__SOURCE TEXT__.
Segment Open

Jane Britton, photographed by her Cambridge friend and neighbor Don Mitchell. Don Mitchell
There were other victims. On January 6, 1972 — one day shy of the three-year anniversary of Jane’s murder — a woman named Ellen Rutchick failed to show up at work at the Colonnade Hotel in Boston. Police entered her 10th-floor apartment and found her lying on her back on the living room floor — beaten, raped, and strangled with the hi-fi cord from her stereo set.
In 2005, Rutchick’s siblings asked Boston police to reopen her case. They knew that there were some forensics from the crime scene. Investigators with Boston Police Department’s Unsolved Homicides Squad agreed to take on the case. The department sent the slides to an independent lab specializing in DNA analysis to see if it could work some magic. It took four years, but in September 2009, the lab told investigators that it had successfully extracted a genetic profile from the slides. There had been a hit in the CODIS criminal database, and his name was Michael Sumpter.
Sumpter had been dead for almost nine years. When he passed away in 2001 from a heart attack and prostate cancer, he was 53 years old, which, I quickly calculated, meant that he was only 21 when he killed Jane.
In 2010, the Boston Police Department’s cold case squad turned to another victim linked to Sumpter, Mary McClain. This time, the CODIS hit took less than two years. “It’s been 40 years, and it’s just haunted me my whole life, wondering who did this to her,” Kathy McClain, Mary’s only surviving relative, told the Boston Herald.
The press conference doesn’t happen on Monday. Or that week. Or that month. October pushes into November. I head home to New York the week before Thanksgiving. And, just as it’s always been with this story, the second I step away, everything shifts. I don’t even bother feigning surprise when the DA’s communications director and I speak. She says there will be a press conference about the case on Tuesday afternoon.
“I’ll be there,” I say.
On November 20, 2018, Mike Widmer texts to let me know that, as always, he’s early. He’s in a maroon Honda, parked in front of Harvard Hillel. He pops his trunk so I can throw in my suitcase — my plan is to head straight back to my family in New York, whenever it’s over.
Mike doesn’t know what’s about to happen. I hadn’t been able to bring myself to tell him.
“Don’t you think they’re going to tell us they cracked the case?” he asks as he turns left to follow the Charles River, on our way to Woburn.
I turn toward him. I can’t lie to him. I know what they’re going to say, I tell him. I ask if he would rather find out from me or from the press conference.
“I would like to know,” he says.

Segment Closed

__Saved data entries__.

Segment Open

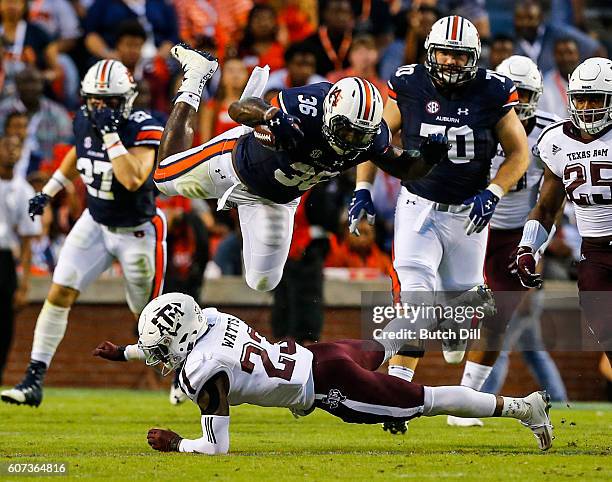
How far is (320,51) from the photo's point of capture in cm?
1454

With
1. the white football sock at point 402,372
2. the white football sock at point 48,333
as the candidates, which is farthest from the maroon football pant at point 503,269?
the white football sock at point 48,333

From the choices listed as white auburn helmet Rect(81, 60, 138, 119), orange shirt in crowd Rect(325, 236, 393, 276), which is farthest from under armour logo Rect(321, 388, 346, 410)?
orange shirt in crowd Rect(325, 236, 393, 276)

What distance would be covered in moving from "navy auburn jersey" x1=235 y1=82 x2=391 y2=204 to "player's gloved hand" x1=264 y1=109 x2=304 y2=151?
249 mm

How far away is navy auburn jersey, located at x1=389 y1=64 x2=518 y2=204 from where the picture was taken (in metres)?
8.55

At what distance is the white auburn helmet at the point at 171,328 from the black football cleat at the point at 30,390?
3.00 m

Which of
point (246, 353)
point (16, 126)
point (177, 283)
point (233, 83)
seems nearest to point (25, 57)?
point (16, 126)

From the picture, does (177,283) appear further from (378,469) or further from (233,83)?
(378,469)

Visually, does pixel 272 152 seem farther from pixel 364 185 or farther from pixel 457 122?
pixel 457 122

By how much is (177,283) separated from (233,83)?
2.35 meters

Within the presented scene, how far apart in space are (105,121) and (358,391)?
11.7 feet

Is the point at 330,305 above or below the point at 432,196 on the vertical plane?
below

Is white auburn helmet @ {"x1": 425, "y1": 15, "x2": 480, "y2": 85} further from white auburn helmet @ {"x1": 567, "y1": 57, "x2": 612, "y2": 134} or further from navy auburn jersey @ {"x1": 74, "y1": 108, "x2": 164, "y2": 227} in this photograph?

Segment Closed

__ABOUT THIS EXERCISE__. According to the excerpt about Jane Britton's murder, how old was Michael Sumpter when he died in 2001? The entries are separate from the excerpt and have no connection to it.

__RESPONSE AREA__. He was 53 years old.